Abstract
There is an increasing focus on model-based dialog evaluation metrics such as ADEM, RUBER, and the more recent BERT-based metrics. These models aim to assign a high score to all relevant responses and a low score to all irrelevant responses. Ideally, such models should be trained using multiple relevant and irrelevant responses for any given context. However, no such data is publicly available, and hence existing models are usually trained using a single relevant response and multiple randomly selected responses from other contexts (random negatives). To allow for better training and robust evaluation of model-based metrics, we introduce the DailyDialog++ dataset, consisting of (i) five relevant responses for each context and (ii) five adversarially crafted irrelevant responses for each context. Using this dataset, we first show that even in the presence of multiple correct references, n-gram based metrics and embedding based metrics do not perform well at separating relevant responses from even random negatives. While model-based metrics perform better than n-gram and embedding based metrics on random negatives, their performance drops substantially when evaluated on adversarial examples. To check if large scale pretraining could help, we propose a new BERT-based evaluation metric called DEB, which is pretrained on 727M Reddit conversations and then finetuned on our dataset. DEB significantly outperforms existing models, showing better correlation with human judgments and better performance on random negatives (88.27% accuracy). However, its performance again drops substantially when evaluated on adversarial responses, thereby highlighting that even large-scale pretrained evaluation models are not robust to the adversarial examples in our dataset. The dataset 1 and code 2 are publicly available.
- - - -
**PROBLEM TO WORK ON:**
List every dialog evaluation metric that the abstract refers to by a specific name. The data that follows has no connection to the abstract.

**PROVIDED INFORMATION:**
- - - -
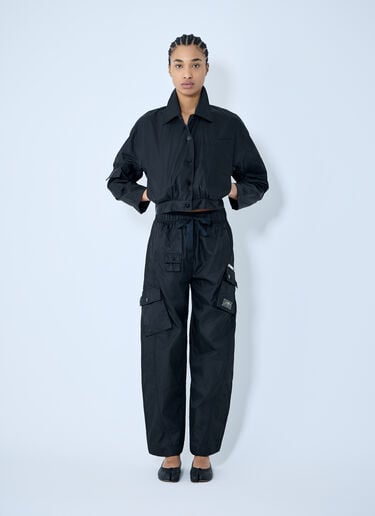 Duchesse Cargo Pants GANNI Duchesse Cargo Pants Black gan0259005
- - - -
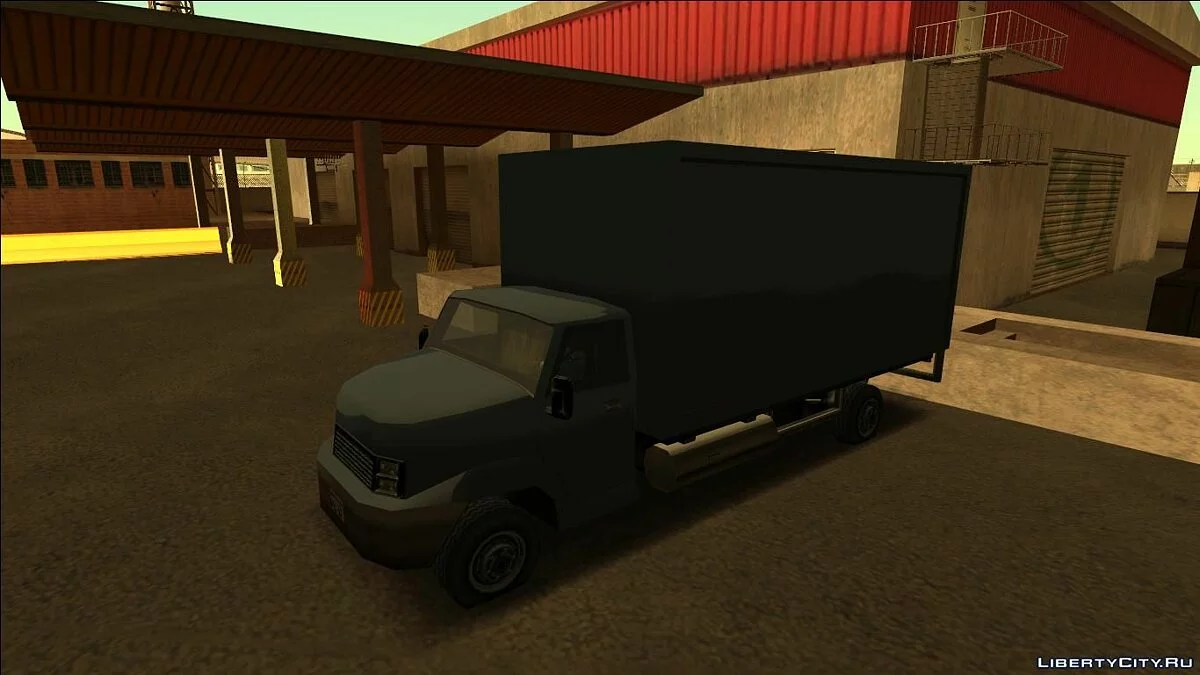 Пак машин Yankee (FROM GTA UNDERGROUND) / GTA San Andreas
- - - -
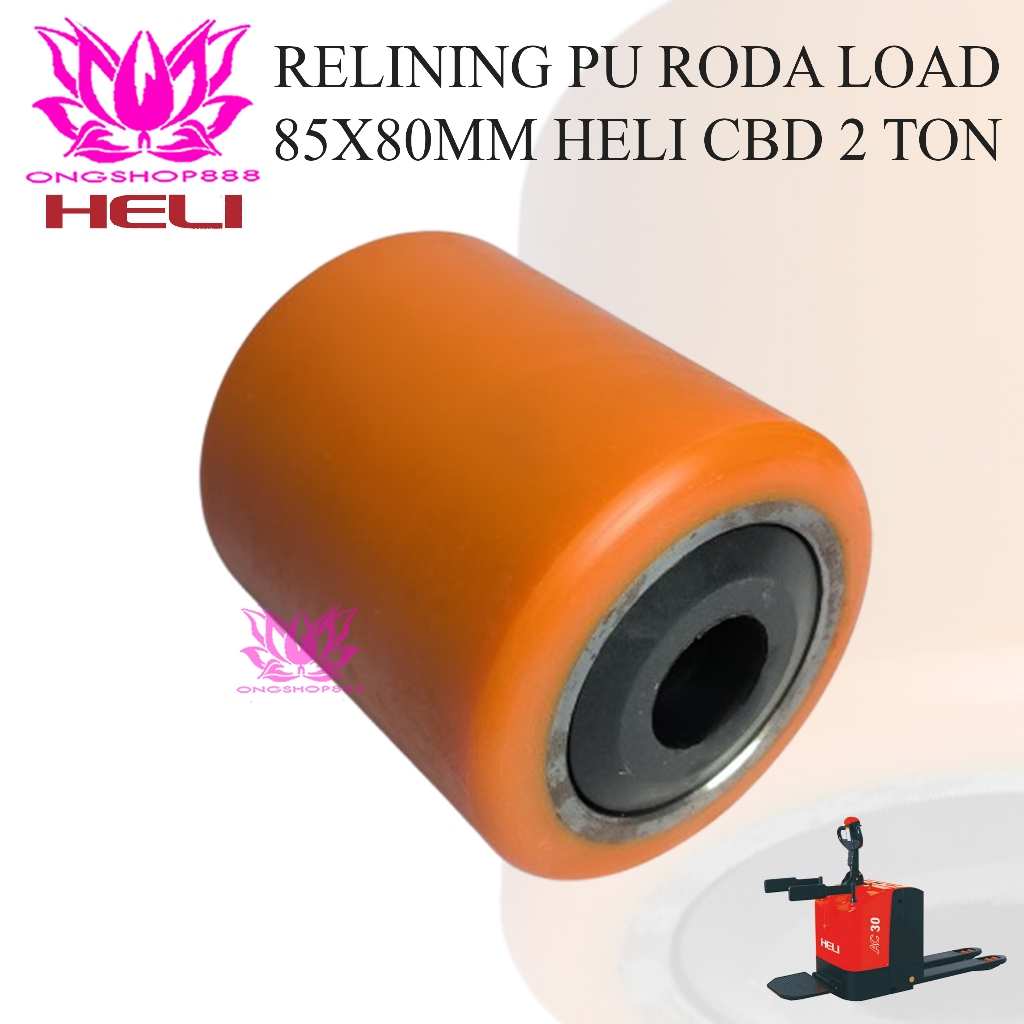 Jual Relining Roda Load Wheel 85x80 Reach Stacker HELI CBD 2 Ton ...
- - - -
**RESPONSE TO THE TASK:**
ADEM, RUBER, DEB